Interview de Jacques-Alain Miller, Psychologies Magazine, octobre 2008, n° 278

Interview de Jacques-Alain Miller, Psychologies Magazine, octobre 2008, n° 278
Propos recueillis par Hanna Waar

Psychologies : La psychanalyse enseigne-t-elle quelque chose sur l’amour ?
Jacques-Alain Miller : Beaucoup, car c’est une expérience dont le ressort est l’amour. Il s’agit de cet amour automatique, et le plus souvent inconscient, que l’analysant porte à l’analyste et qui s’appelle le transfert. C’est un amour factice, mais il est de la même étoffe que l’amour vrai. Il met au jour sa mécanique : l’amour s’adresse à celui dont vous pensez qu’il connaît votre vérité vraie. Mais l’amour permet d’imaginer que cette vérité sera aimable, agréable, alors qu’elle est en fait bien difficile à supporter.

P : Alors, c’est quoi aimer vraiment ?
J-A Miller : Aimer vraiment quelqu’un, c’est croire qu’en l’aimant, on accédera à une vérité sur soi. On aime celui ou celle qui recèle la réponse, ou une réponse, à notre question : « Qui suis-je ? »

P : Pourquoi certains savent-ils aimer et d’autres pas ?
J-A Miller : Certains savent provoquer l’amour chez l’autre, les serial lovers, si je puis dire, hommes et femmes. Ils savent sur quels boutons appuyer pour se faire aimer. Mais eux n’aiment pas nécessairement, ils jouent plutôt au chat et à la souris avec leurs proies. Pour aimer, il faut avouer son manque, et reconnaître que l’on a besoin de l’autre, qu’il vous manque. Ceux qui croient être complets touts seuls, ou veulent l’être, ne savent pas aimer. Et parfois, ils le constatent douloureusement. Ils manipulent, tirent des ficelles, mais ne connaissent de l’amour ni le risque, ni les délices.
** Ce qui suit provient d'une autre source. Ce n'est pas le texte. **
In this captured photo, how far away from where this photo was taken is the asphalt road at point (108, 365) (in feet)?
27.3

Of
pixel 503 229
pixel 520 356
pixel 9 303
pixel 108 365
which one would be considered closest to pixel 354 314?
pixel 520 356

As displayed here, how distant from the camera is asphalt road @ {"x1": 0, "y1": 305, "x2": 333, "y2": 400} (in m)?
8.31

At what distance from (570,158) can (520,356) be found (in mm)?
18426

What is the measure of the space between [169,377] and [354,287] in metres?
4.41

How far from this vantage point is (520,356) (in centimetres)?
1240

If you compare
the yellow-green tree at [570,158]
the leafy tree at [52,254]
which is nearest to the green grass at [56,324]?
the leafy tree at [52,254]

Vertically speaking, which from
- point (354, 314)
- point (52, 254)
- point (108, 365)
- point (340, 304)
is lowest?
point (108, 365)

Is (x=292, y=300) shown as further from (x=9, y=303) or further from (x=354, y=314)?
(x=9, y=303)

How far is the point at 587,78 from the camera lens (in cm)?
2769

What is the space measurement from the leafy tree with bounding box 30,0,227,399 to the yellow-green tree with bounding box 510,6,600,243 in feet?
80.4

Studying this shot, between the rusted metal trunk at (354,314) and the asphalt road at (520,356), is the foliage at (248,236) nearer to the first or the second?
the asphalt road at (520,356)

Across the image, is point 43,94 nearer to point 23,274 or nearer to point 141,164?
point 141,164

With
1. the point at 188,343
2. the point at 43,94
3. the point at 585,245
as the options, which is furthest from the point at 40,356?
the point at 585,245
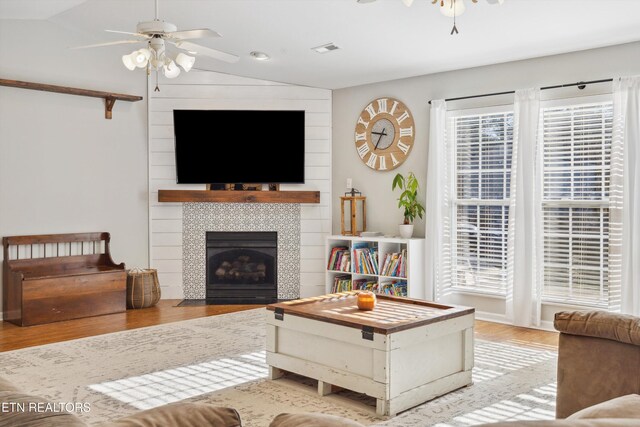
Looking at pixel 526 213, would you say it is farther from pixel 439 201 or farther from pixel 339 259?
pixel 339 259

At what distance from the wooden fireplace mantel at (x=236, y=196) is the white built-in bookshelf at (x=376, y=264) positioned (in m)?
0.63

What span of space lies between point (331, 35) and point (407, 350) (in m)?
3.13

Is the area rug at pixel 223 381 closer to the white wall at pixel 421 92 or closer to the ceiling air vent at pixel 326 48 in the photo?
the white wall at pixel 421 92

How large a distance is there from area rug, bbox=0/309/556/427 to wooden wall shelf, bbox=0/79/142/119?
8.69ft

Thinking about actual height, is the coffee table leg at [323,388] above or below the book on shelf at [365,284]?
below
P : « Être complet tout seul » : seul un homme peut croire ça…
J-A Miller : Bien vu ! « Aimer, disait Lacan, c’est donner ce qu’on n’a pas. ». Ce qui veut dire : aimer, c’est reconnaître son manque et le donner à l’autre, le placer dans l’autre. Ce n’est pas donner ce que l’on possède, des biens, des cadeaux, c’est donner quelque chose que l’on ne possède pas, qui va au-delà de soi-même. Pour ça, il faut assurer son manque, sa « castration », comme disait Freud. Et cela, c’est essentiellement féminin. On n’aime vraiment qu’à partir d’une position féminine. Aimer féminise. C’est pourquoi l’amour est toujours un peu comique chez un homme. Mais s’il se laisse intimider par le ridicule, c’est qu’en réalité, il n’est pas assuré de sa virilité.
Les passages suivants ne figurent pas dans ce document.